_Text provided_.
# Uncertainty-based sampling

In the previous tutorial, you learned how to implement a closed-loop experiment with random and grid sampling. However, these strategies don't use any information about what the model knows or doesn't know.

**Uncertainty-based sampling** is a more intelligent strategy that:
- Samples experimental conditions where the model is most uncertain
- Maximizes information gain from each new observation
- Efficiently explores the experimental space

This approach is grounded in **Information Theory**:
- **High uncertainty** = high entropy = low information
- **Sampling high-uncertainty regions** = maximum information gain
- **Reducing uncertainty** = reducing entropy = learning

In this tutorial, you will learn to:
- Use Gaussian Processes that naturally provide uncertainty estimates
- Visualize uncertainty across the experimental space
- Implement uncertainty-based sampling with AutoRA
- Observe how uncertainty decreases cycle-by-cycle
- Compare uncertainty sampling to random sampling

Let's get started!

## Library imports

In [None]:
import sys, os

import numpy as np
import pandas as pd
import matplotlib.pyplot as plt
from matplotlib import cm
from mpl_toolkits.mplot3d import Axes3D
from typing import List

# Set the path to the project folder
target_folder = os.path.abspath(os.path.join(os.getcwd(), '..'))  # Adjust path as needed
if target_folder not in sys.path:
    sys.path.append(target_folder)

_Dataset section_.
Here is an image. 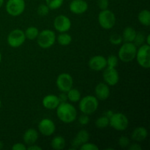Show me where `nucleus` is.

_Your task_. Please retype the uncertainty-based sampling tutorial word for word, from "# Uncertainty-based sampling" up to and including "or doesn't know.". The data after the uncertainty-based sampling tutorial is separate material.

_Result of this exercise_.
# Uncertainty-based sampling

In the previous tutorial, you learned how to implement a closed-loop experiment with random and grid sampling. However, these strategies don't use any information about what the model knows or doesn't know.